* [Exercise passage]
3.2.2 The center-of-gravity model

The fundamental concept of the center-of-gravity model is drawn from physics and has been widely used in other areas of research, including economics (Lewer and Van den Berg 2008; Westerlund & Wilhelmsson, 2011) and environmental science (Wang & Feng, 2017; Zhang et al., 2012). In this study, we used the center-of-gravity model to analyze the spatial center of gravity and the evolutionary footprint of China’s agricultural carbon emissions from 2007 to 2020. The center of gravity was calculated as follows:

$$X^{t} = \frac{{\mathop \sum \limits_{s = 1}^{n} m_{s}^{t} \times x_{s} }}{{\mathop \sum \limits_{s = 1}^{n} m_{s}^{t} }}$$
(4)
$$Y^{t} = \frac{{\mathop \sum \limits_{s = 1}^{n} m_{s}^{t} \times y_{s} }}{{\mathop \sum \limits_{s = 1}^{n} m_{s}^{t} }}$$
(5)

where (\(X^{t}\), \(Y^{t}\)), respectively, represent the longitude and latitude coordinates of the center of gravity of agricultural carbon emissions; (\(x_{s}\), \(y_{s}\)), respectively, represent the longitude and latitude coordinates of the capital city of province S; \(m_{s}^{t}\) is the degree of agricultural carbon emissions in year t for province S; and n represents the number of provinces in a given region. The offset distance is the distance from which an attribute’s center of gravity moves, which is calculated using the following formula:

$$D^{t} = c \times \sqrt {\left( {X^{t} - X^{t - 1} } \right)^{2} + \left( {Y^{t} - Y^{t - 1} } \right)^{2} }$$
(6)

where \(D^{t}\) is the offset distance, representing the movement distance of the gravity center of agricultural carbon emissions, and c is typically 111.111, which is the coefficient of converting spherical longitude and latitude coordinates to plane distance.

* [Task list]
• A. List every published source cited in the section on the center-of-gravity model.
• B. In the section on the center-of-gravity model, what value does the coefficient c typically take, and what does it convert?
Answer from the section on the center-of-gravity model only.

* [Source information]
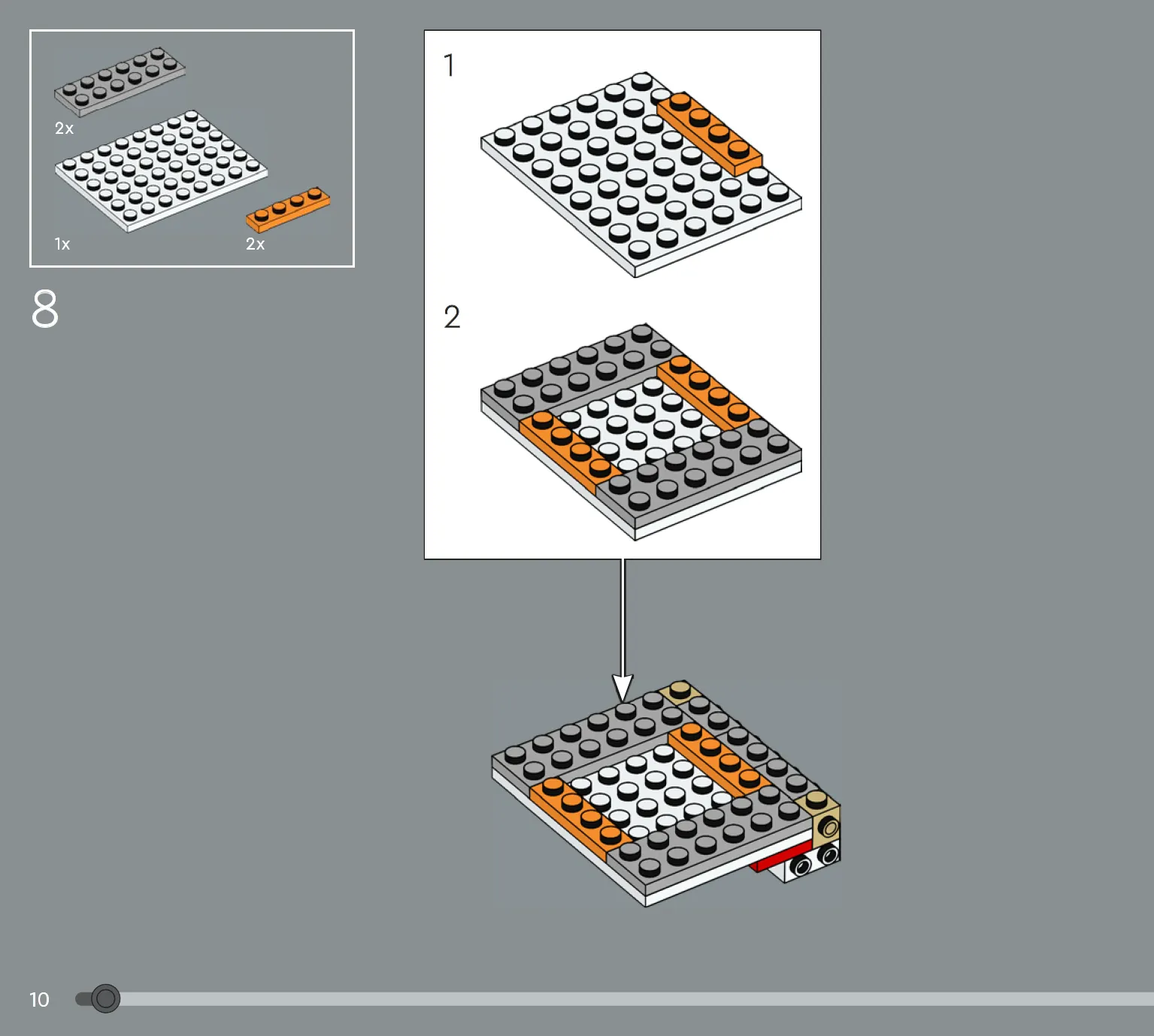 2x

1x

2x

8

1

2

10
...
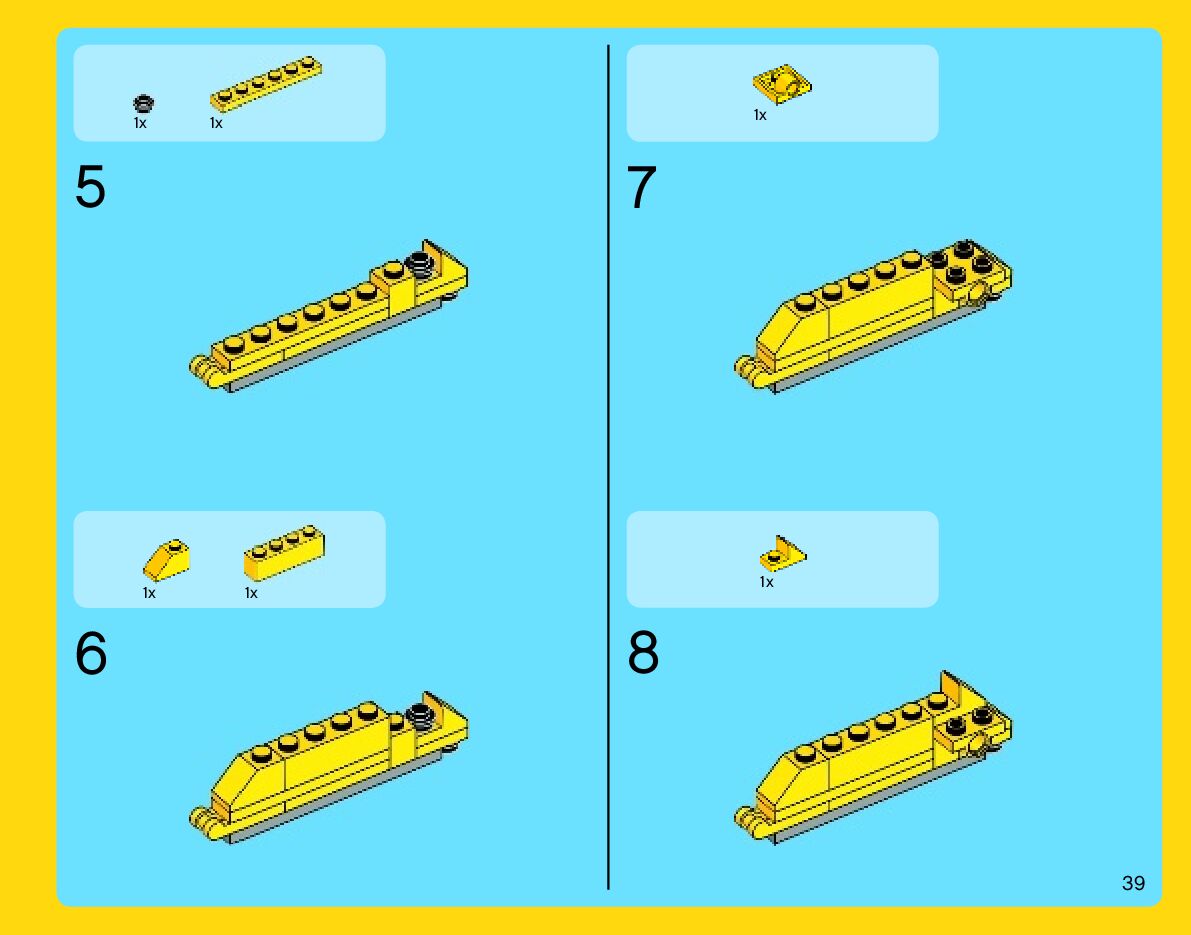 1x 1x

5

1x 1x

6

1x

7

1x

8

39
==
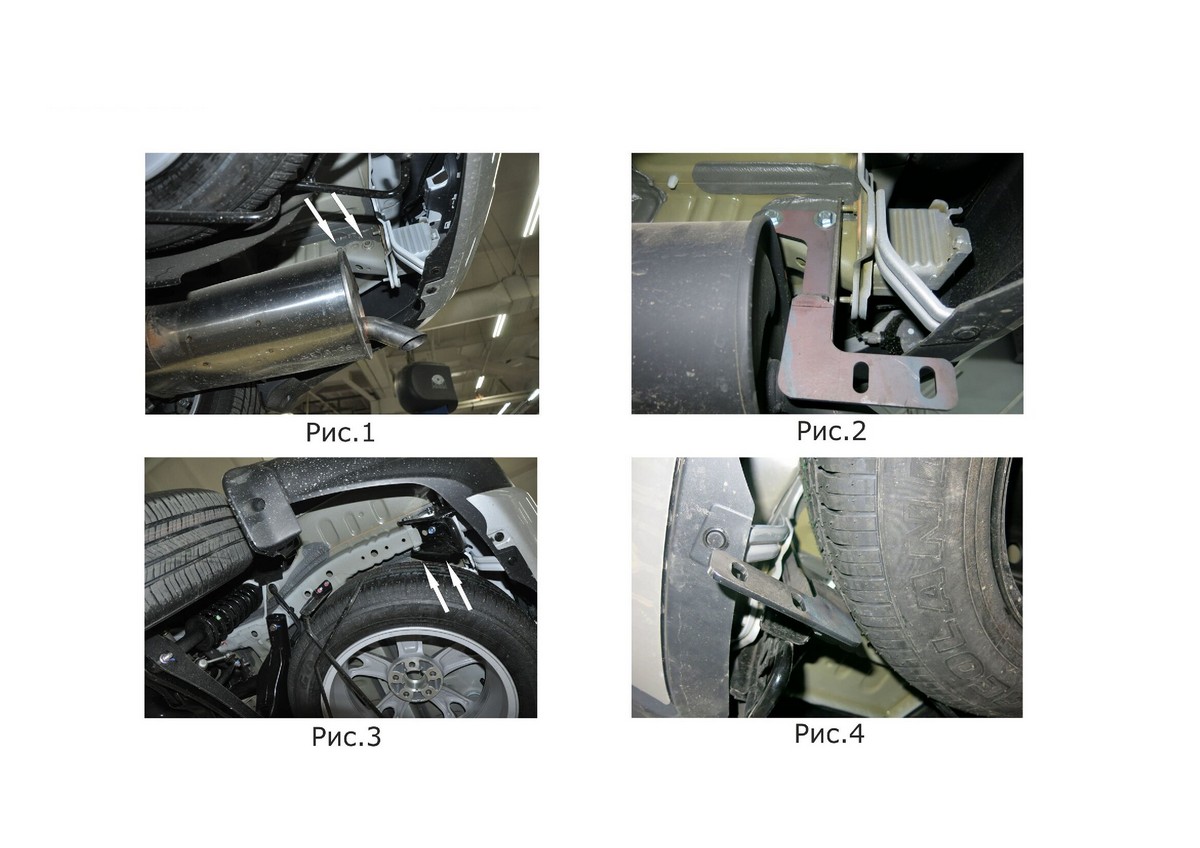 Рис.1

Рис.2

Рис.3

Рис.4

* [Task answers]
• A.
Lewer and Van den Berg 2008
Westerlund & Wilhelmsson, 2011
Wang & Feng, 2017
Zhang et al., 2012

• B. It is typically 111.111, and it converts spherical longitude and latitude coordinates to plane distance.